INPUT RECORDS:

────────────────────

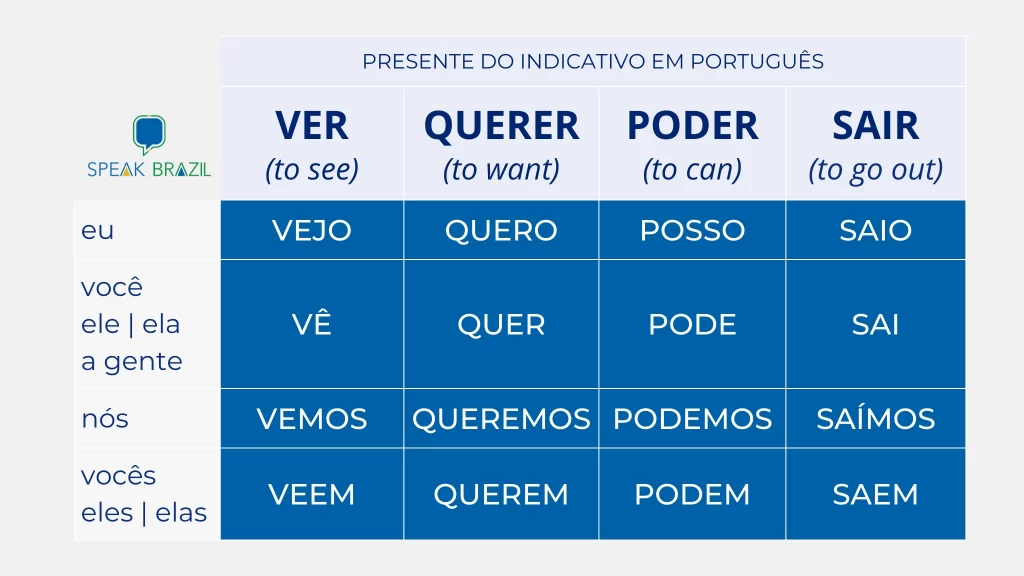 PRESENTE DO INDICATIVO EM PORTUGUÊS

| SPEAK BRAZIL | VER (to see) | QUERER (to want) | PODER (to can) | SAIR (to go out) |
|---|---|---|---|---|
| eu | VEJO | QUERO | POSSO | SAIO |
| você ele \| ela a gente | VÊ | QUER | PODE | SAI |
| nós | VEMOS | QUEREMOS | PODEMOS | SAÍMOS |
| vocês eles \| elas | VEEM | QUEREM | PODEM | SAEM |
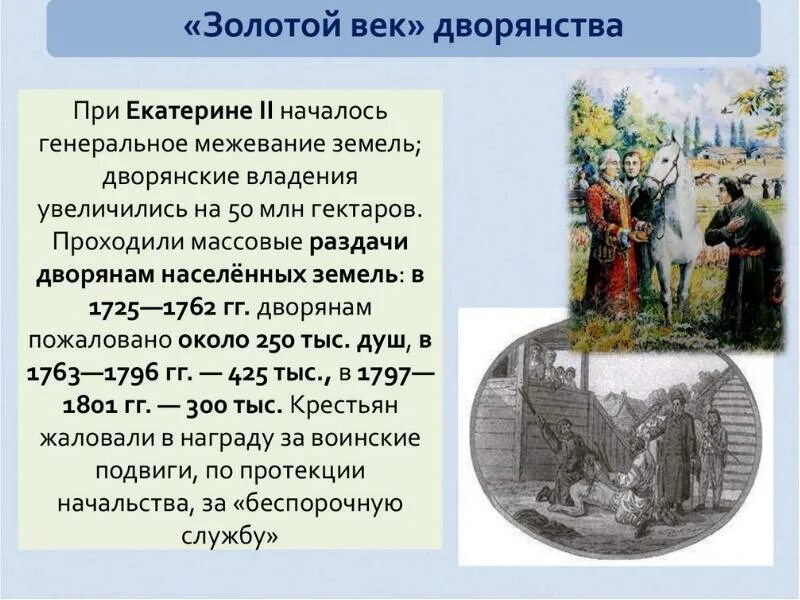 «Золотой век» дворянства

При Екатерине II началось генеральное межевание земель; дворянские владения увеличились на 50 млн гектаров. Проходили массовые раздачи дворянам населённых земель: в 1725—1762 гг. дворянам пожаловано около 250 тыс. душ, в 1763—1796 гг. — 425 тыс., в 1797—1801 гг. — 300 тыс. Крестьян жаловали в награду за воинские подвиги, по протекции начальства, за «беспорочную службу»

────────────────────

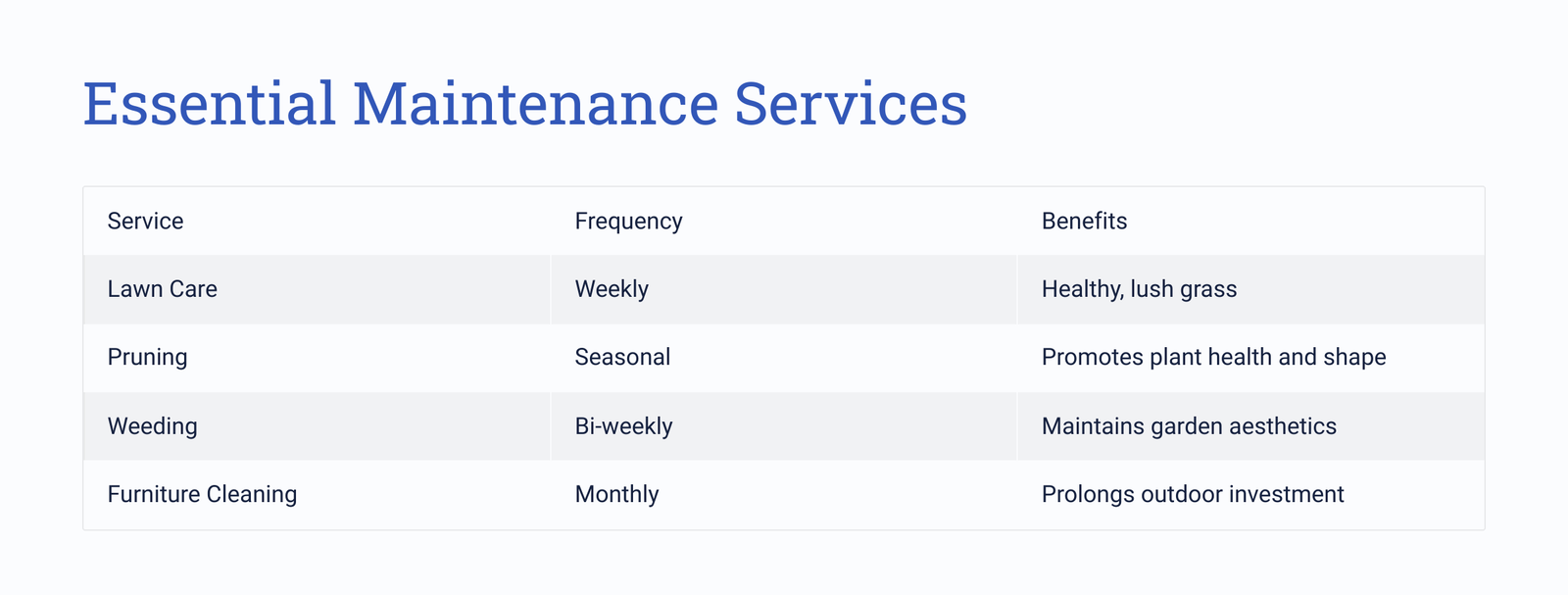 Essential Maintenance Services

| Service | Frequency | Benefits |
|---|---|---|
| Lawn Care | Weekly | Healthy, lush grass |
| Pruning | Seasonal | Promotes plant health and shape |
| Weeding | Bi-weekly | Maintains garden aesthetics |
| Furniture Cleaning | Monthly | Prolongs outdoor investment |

────────────────────

TASK TO CARRY OUT: Above are the records; print exactly the lines from the line with "(to go out) |" to the line with "PODEM | SAEM |", including both, and nothing else.

OUTPUT:
| SPEAK BRAZIL | VER (to see) | QUERER (to want) | PODER (to can) | SAIR (to go out) |
|---|---|---|---|---|
| eu | VEJO | QUERO | POSSO | SAIO |
| você ele \| ela a gente | VÊ | QUER | PODE | SAI |
| nós | VEMOS | QUEREMOS | PODEMOS | SAÍMOS |
| vocês eles \| elas | VEEM | QUEREM | PODEM | SAEM |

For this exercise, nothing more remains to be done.